Information supplied
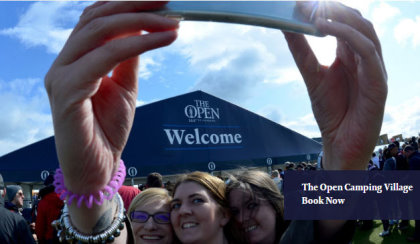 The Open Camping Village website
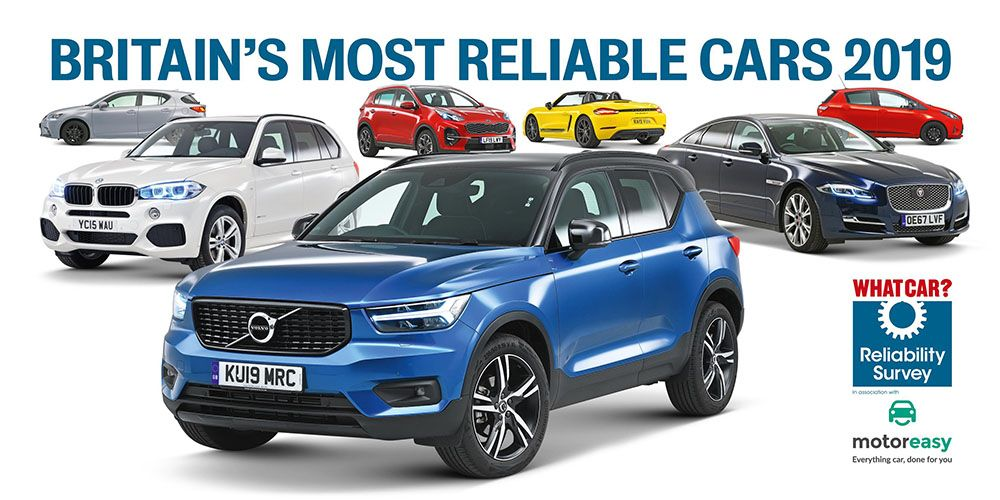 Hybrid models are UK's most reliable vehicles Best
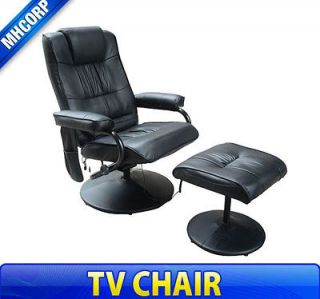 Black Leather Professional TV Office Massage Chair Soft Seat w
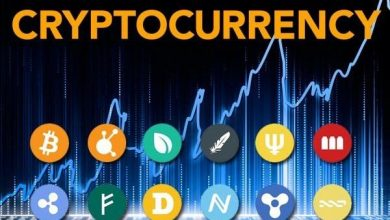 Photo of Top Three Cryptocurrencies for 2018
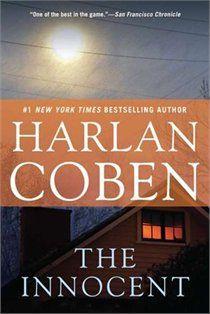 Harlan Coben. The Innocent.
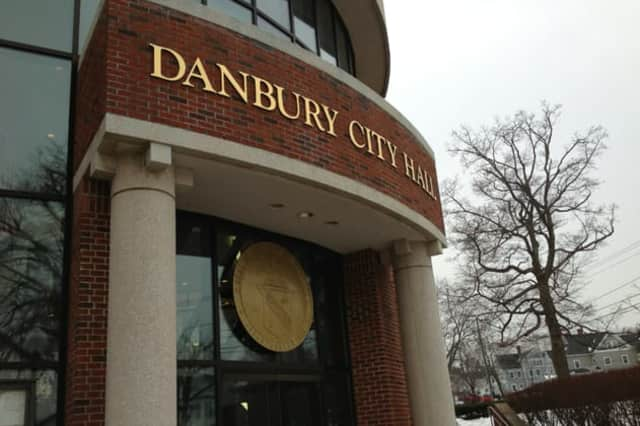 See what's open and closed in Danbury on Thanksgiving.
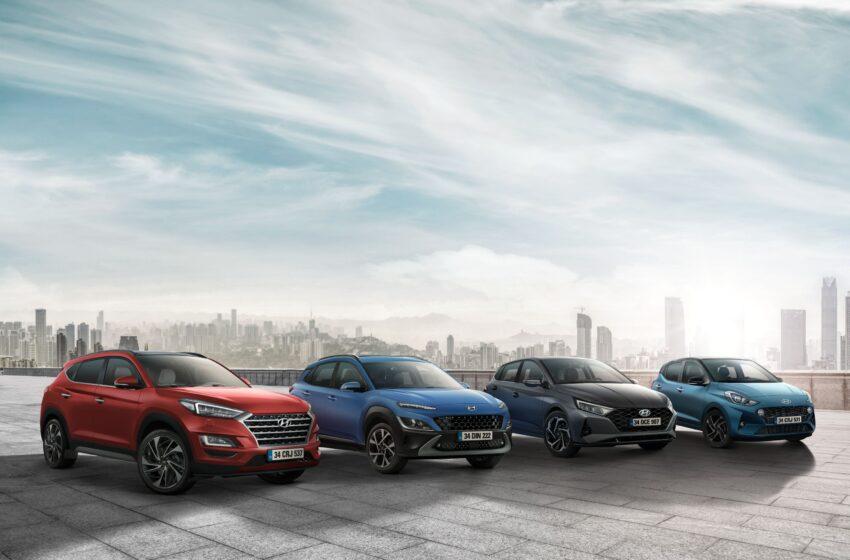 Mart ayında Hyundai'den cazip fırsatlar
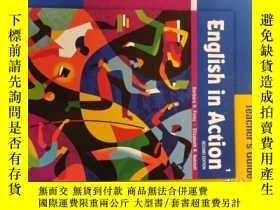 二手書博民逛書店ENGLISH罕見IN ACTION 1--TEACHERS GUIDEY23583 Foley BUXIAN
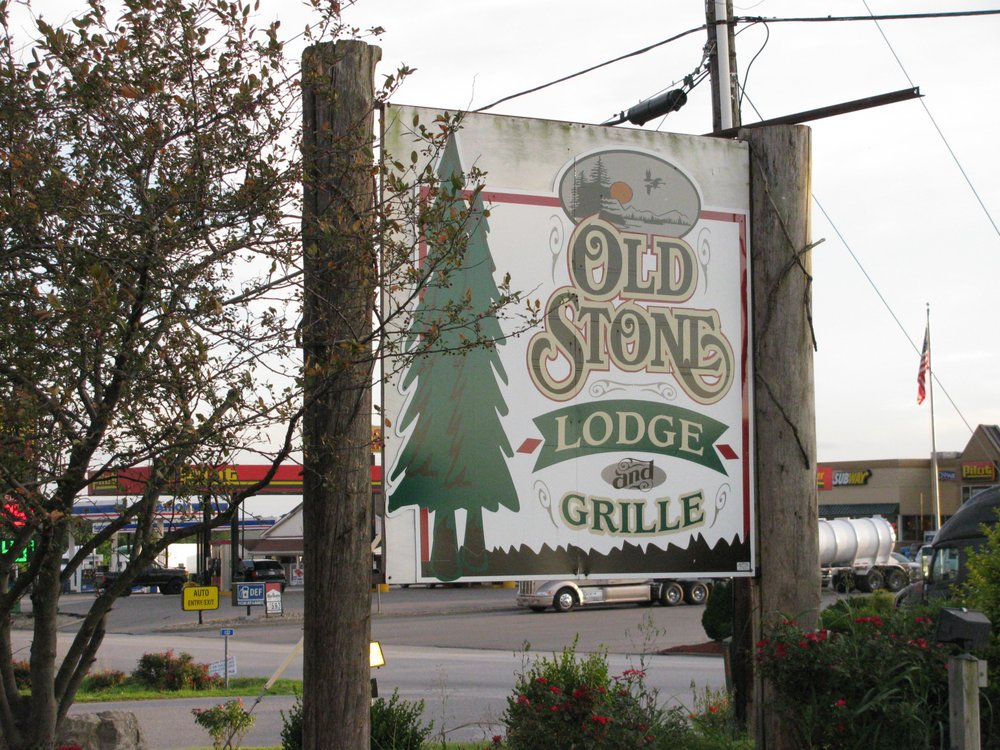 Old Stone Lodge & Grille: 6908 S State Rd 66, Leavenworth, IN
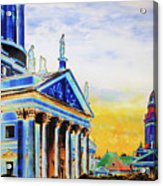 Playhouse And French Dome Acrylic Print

What to work on
Nothing but the lines from the line containing "Hybrid models are" through the last line of the material may be output, and they must be copied exactly, without pictures.

Written solution
 Hybrid models are UK's most reliable vehicles Best
 Black Leather Professional TV Office Massage Chair Soft Seat w
 Photo of Top Three Cryptocurrencies for 2018
 Harlan Coben. The Innocent.
 See what's open and closed in Danbury on Thanksgiving.
 Mart ayında Hyundai'den cazip fırsatlar
 二手書博民逛書店ENGLISH罕見IN ACTION 1--TEACHERS GUIDEY23583 Foley BUXIAN
 Old Stone Lodge & Grille: 6908 S State Rd 66, Leavenworth, IN
 Playhouse And French Dome Acrylic Print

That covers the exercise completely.